China Mobile has replaced CEO Wang Jianzhou with vice-president Li Yue.
The departure of Wang, 61, had been widely expected because he had passed the retirement age for state-owned enterprise executives. He had been in the post since he was shifted from the top job at China Unicom in November 2004.
As head of the country’s largest telco, Wang had become unofficial spokesman for the industry over the past five years
However, he continues as China Mobile chairman and, more importantly, Party secretary, remaining the most powerful figure in the company. Senior positions such as these in Chinese SOE are determined by the Communist Party Organization Committee and are rubber-stamped by the board.

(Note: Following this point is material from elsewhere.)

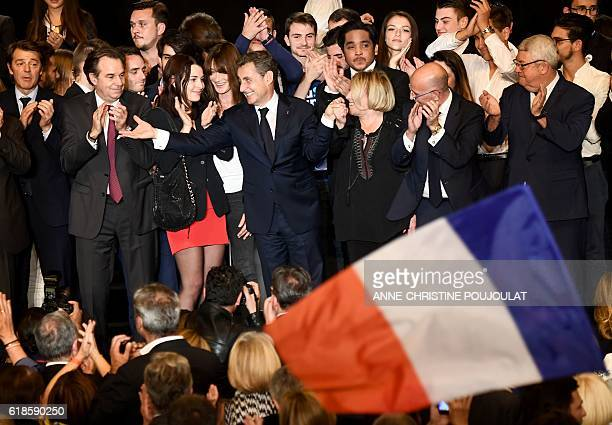 Rightwing Les Republicains party's candidate for the party's primary ahead of the 2017 presidential election Nicolas Sarkozy gestures next to his...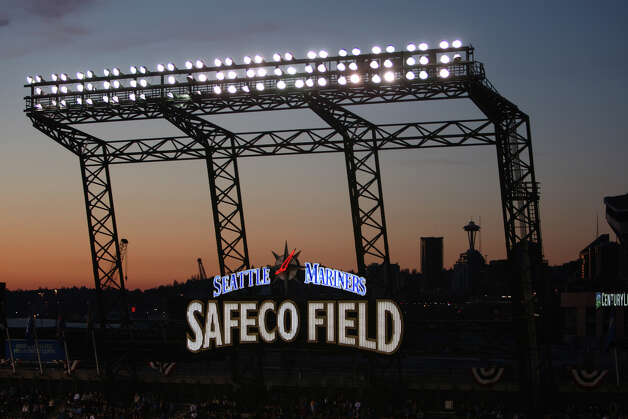 The Safeco Field sign is illuminated against the sunset. Photo: JOSHUA TRUJILLO / SEATTLEPI.COM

The company said in a statement that Li’s elevation enabled it “to comply with the best practice for corporate governance of separating the roles of chairman and chief executive officer.”
Li, 51, a telecom industry veteran, has been on the board since 2003. He is a graduate of Tianjin University.
Wang’s last act as CEO was to unveil a better than expected 4% rise in 1H profits to 57.64 billion yuan ($8.5b), as revenues grew 7.9% to 229.8 billion yuan.
The figures were boosted by China’s strong economy and came despite intense competition and growing mobile penetration in the market, the firm said. Ebitda was up 6.1% to 116 billion.
The carrier boosted its subscriber base by 31.8 million during 1H, taking its total to 554 million.
Samsung Securities analyst Paul Wuh said he was concerned about the impact of the rise in rural subscribers on ARPU, Bloomberg reported, noting that roughly half the users added during the period were based in rural areas.